Everything from the line containing "Is region(288, 126, 306, 160): wooden" through the final line of the records must be transcribed verbatim; nothing else belongs in the result.
___ Exercise materials ___
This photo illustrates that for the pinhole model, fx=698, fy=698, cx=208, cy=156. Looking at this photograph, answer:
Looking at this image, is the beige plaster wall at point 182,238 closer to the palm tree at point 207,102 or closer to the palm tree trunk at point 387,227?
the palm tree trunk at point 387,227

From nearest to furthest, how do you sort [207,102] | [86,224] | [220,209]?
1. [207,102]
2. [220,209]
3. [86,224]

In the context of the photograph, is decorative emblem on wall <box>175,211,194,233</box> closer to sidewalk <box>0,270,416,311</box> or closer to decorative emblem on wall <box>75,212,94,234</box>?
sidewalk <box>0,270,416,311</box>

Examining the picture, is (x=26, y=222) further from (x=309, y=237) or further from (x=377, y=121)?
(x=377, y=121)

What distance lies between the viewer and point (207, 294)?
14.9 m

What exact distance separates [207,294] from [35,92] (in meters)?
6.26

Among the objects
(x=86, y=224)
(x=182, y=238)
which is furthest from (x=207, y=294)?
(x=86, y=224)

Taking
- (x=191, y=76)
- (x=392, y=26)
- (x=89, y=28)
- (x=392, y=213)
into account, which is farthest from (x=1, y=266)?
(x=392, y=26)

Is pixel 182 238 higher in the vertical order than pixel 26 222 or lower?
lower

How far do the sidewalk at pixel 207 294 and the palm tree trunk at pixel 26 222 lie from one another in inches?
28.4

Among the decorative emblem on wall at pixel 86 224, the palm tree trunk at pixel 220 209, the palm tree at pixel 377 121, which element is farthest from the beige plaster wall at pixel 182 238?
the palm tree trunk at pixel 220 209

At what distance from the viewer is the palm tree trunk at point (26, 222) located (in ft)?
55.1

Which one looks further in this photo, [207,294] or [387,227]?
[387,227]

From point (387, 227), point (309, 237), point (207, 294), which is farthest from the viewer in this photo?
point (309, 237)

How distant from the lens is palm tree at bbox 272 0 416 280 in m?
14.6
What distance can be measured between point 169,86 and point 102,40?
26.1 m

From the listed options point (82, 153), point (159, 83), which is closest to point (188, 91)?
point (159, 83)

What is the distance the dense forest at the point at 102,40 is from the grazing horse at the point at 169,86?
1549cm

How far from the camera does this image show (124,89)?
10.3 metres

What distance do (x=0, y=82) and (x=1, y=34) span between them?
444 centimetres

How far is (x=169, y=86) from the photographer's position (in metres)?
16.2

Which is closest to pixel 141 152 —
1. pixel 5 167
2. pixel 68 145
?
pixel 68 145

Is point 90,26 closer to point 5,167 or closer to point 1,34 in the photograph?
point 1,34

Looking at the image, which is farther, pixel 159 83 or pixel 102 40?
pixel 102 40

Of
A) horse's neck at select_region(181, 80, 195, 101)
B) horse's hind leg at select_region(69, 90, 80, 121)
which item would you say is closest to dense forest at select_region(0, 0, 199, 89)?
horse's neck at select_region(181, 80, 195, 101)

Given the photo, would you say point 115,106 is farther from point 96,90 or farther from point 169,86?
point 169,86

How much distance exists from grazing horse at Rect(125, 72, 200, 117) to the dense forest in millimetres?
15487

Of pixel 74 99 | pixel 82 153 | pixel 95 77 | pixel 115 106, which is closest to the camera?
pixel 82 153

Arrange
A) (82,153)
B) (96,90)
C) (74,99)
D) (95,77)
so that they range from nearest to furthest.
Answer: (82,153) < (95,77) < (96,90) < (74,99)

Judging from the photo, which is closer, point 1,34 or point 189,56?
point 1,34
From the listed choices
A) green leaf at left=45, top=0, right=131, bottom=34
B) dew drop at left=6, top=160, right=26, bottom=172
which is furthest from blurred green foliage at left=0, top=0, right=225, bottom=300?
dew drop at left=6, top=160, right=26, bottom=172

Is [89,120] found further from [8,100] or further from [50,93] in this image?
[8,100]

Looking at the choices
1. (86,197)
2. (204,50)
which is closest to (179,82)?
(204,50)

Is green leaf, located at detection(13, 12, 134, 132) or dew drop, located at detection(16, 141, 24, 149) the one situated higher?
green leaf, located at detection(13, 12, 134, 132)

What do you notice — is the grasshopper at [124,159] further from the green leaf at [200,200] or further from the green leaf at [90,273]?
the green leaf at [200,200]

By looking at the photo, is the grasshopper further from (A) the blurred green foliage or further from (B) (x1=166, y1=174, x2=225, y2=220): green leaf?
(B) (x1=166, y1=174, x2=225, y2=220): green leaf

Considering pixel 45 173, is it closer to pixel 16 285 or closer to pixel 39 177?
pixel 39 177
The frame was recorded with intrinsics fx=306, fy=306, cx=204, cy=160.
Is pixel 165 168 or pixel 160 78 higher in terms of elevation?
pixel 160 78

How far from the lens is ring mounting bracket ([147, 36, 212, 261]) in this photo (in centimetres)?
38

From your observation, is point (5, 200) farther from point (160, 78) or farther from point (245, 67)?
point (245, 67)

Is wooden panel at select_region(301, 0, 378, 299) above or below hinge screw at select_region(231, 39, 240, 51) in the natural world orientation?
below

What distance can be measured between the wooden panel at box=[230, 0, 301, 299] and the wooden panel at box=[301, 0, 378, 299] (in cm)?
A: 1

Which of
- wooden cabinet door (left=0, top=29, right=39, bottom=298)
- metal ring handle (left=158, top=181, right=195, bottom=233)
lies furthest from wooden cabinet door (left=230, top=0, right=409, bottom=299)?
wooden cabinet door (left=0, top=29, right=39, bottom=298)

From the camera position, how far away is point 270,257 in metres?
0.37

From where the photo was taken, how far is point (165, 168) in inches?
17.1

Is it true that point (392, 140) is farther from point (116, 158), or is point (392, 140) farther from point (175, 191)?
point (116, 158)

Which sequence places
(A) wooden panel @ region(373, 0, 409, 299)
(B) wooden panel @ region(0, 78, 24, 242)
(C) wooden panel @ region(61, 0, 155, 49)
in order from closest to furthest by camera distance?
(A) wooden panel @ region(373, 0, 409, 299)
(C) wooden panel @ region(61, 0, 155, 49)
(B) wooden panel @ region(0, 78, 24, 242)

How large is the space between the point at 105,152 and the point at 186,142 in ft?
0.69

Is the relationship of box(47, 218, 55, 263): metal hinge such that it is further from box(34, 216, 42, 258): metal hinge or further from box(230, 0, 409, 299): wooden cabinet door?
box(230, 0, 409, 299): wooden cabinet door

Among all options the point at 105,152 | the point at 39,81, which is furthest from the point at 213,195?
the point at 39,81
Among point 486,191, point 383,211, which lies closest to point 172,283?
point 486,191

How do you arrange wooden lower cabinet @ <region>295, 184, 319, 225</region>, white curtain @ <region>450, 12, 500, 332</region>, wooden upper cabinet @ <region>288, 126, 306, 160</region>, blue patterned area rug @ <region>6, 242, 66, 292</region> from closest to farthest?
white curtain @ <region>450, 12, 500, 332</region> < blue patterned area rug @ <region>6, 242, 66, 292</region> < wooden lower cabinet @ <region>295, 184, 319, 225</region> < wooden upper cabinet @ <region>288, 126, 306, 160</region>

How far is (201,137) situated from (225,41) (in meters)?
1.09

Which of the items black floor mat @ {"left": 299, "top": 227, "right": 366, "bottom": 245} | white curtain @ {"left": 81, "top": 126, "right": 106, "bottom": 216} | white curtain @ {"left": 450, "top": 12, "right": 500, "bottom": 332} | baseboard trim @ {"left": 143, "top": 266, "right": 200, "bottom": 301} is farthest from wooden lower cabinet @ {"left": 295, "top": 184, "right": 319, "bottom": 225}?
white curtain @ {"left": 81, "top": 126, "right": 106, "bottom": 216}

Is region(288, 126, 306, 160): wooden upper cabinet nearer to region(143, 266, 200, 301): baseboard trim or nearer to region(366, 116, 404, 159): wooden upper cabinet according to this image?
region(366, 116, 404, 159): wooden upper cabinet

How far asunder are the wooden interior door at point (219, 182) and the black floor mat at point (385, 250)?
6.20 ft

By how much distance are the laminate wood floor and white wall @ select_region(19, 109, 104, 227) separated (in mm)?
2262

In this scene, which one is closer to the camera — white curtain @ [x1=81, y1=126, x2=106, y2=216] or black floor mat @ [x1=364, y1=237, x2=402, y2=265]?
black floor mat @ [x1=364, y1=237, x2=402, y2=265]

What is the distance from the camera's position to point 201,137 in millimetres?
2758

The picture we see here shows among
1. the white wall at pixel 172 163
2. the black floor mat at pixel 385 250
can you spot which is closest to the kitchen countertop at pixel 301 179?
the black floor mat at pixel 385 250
___
## [Worked answer]
Is region(288, 126, 306, 160): wooden upper cabinet nearer to region(143, 266, 200, 301): baseboard trim or nearer to region(366, 116, 404, 159): wooden upper cabinet according to this image?
region(366, 116, 404, 159): wooden upper cabinet

How far asunder are the wooden interior door at point (219, 182) and the black floor mat at point (385, 250)?
6.20 ft

By how much distance are the laminate wood floor and white wall @ select_region(19, 109, 104, 227) separated (in mm)?
2262

In this scene, which one is closer to the camera — white curtain @ [x1=81, y1=126, x2=106, y2=216] or black floor mat @ [x1=364, y1=237, x2=402, y2=265]?
black floor mat @ [x1=364, y1=237, x2=402, y2=265]

What is the distance from the camera's position to point 201,137 in millimetres?
2758

The picture we see here shows among
1. the white wall at pixel 172 163
2. the black floor mat at pixel 385 250
can you spot which is closest to the kitchen countertop at pixel 301 179?
the black floor mat at pixel 385 250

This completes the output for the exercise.